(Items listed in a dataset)
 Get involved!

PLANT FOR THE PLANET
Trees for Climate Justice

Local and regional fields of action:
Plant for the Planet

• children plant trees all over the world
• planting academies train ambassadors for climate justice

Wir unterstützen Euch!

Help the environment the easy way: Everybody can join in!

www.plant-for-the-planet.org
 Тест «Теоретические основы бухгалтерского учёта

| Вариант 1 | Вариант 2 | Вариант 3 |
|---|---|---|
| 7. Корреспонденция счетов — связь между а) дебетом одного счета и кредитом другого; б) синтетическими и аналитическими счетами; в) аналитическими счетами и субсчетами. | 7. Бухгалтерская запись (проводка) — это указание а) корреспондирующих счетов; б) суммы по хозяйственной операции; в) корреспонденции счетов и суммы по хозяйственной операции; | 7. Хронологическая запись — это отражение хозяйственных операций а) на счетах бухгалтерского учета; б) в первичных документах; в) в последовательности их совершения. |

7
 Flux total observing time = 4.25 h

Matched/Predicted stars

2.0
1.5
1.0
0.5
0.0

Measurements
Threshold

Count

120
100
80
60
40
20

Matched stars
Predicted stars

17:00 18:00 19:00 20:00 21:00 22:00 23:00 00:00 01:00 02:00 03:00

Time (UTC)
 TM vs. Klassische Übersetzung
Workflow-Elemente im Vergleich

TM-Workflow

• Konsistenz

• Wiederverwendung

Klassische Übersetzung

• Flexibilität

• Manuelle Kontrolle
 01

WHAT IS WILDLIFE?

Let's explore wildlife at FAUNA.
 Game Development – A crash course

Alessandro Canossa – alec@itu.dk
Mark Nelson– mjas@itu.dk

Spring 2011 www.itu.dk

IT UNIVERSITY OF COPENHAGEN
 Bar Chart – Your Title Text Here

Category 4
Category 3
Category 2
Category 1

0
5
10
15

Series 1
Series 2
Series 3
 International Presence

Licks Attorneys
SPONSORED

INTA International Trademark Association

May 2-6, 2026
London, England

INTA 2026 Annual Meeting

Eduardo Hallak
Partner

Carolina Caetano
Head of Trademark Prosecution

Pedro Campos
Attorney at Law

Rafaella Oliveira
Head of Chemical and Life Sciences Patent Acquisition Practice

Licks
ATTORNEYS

Assigned task –
Find the lines in the records that include the string "Klassische", and reply with how many there are, nothing more.

Answer below –
2